The research and academic thrust is further enhanced by partnerships – 70 MoUs – with University of Virginia, University of Erfurt (Germany), University of Westminster (UK), Korea Foundation, among others. These ‘vibrant’ MoUs provides opportunities for joint research and student & faculty exchange, she says.
In sync with NEP
All praise for NEP, Akhtar says, “This is something we have been waiting for, for a very long time.
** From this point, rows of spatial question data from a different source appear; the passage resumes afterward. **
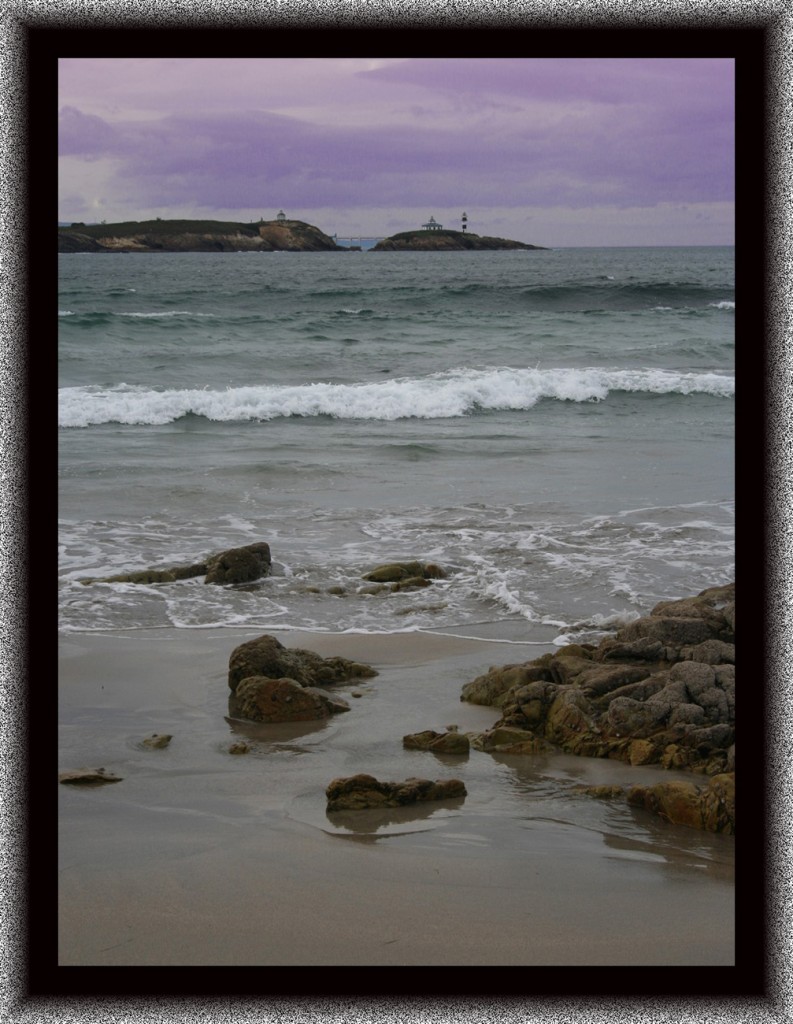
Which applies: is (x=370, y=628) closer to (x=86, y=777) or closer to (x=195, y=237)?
(x=86, y=777)

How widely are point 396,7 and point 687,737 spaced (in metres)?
3.29

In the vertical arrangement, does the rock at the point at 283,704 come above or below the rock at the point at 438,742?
above

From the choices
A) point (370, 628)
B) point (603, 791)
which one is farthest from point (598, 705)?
point (370, 628)

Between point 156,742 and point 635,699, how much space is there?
2037 mm

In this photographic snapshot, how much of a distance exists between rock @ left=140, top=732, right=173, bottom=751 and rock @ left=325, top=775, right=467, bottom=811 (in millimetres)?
903

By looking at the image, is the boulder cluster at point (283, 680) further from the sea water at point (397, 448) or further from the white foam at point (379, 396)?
the white foam at point (379, 396)

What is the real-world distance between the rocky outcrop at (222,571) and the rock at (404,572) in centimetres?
71

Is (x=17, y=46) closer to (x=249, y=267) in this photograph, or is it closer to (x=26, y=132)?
(x=26, y=132)

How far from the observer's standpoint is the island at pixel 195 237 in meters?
34.1

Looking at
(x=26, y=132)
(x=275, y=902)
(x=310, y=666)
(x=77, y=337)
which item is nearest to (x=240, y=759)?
(x=310, y=666)

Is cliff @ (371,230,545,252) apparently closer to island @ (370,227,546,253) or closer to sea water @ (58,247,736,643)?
island @ (370,227,546,253)

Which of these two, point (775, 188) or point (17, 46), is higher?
point (17, 46)

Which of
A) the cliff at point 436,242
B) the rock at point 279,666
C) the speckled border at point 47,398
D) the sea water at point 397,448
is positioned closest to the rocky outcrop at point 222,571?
the sea water at point 397,448

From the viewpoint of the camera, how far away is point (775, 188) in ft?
6.55
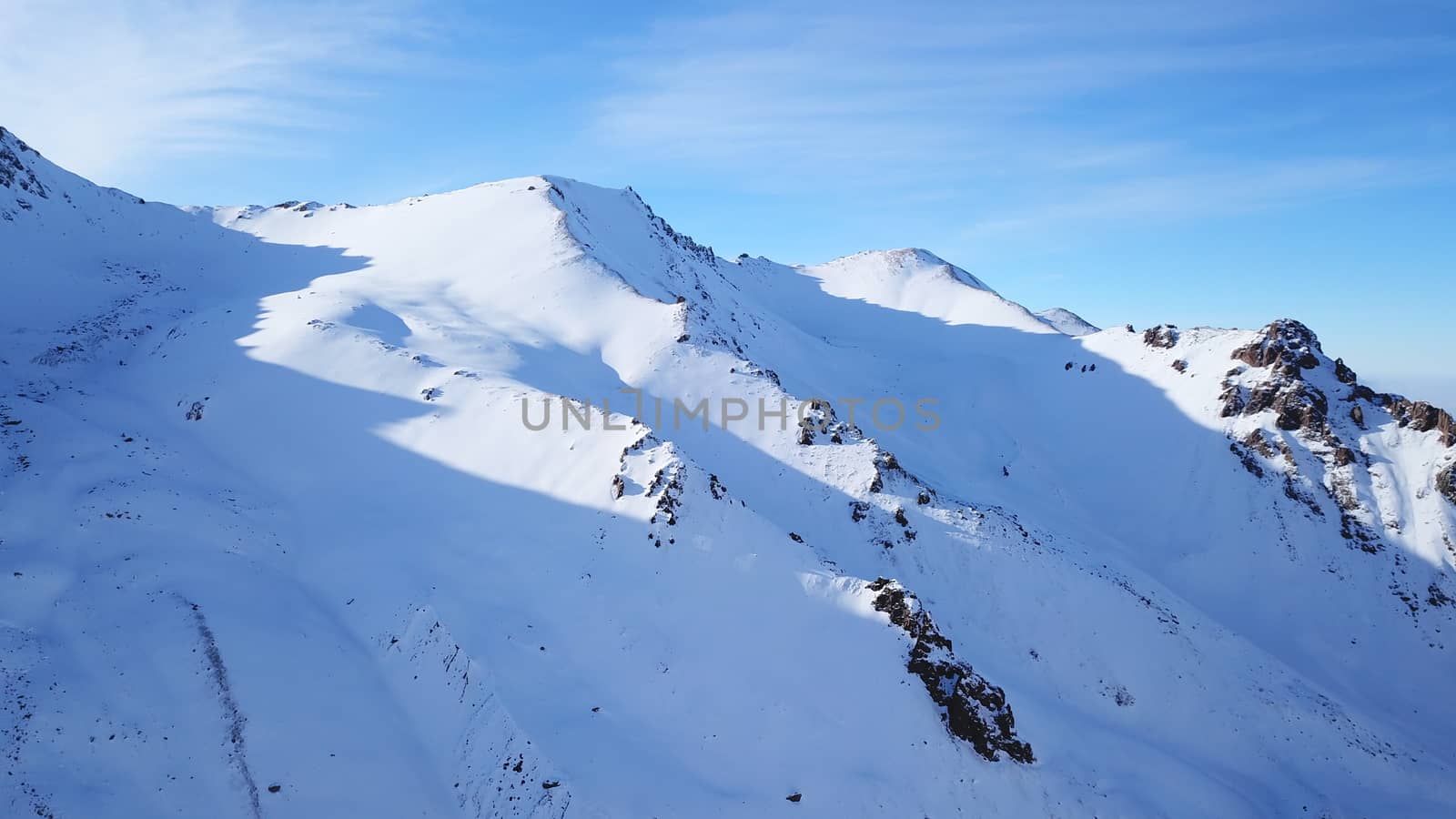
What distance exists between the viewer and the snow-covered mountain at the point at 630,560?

This is a futuristic policy which understands the problems of today and plans for tomorrow.”
She informs that after much brainstorming over the implementation of components of NEP, like multiple entries and exits, Bank of Credit, switch to four-year degree courses, the university is ready for it.
Akhtar says, “We are ready with implementation plan at the earliest so that there’s no gap between the coming of the policy and actually bringing it to the field. NEP wanted us to be a multi-entry and multi-exit option which is something which has never been done in India. There was a lot of brainstorming at the national level and I was part of many of the committees, on how to implement it. And in Jamia, we are now ready to implement it.”
Talking about the benefit of multiple exit and entry points she says, “Students can take up their credits, put them in a digilocker and also go away and do the work they have to do at that time. Maybe somebody’s getting married or somebody’s going abroad or be occupied with any other work. They can come back, use the credits and start from there onwards. So, the student does not lose his year.”
In Akhtar, the University has an able administrator to take the brilliant legacy forward.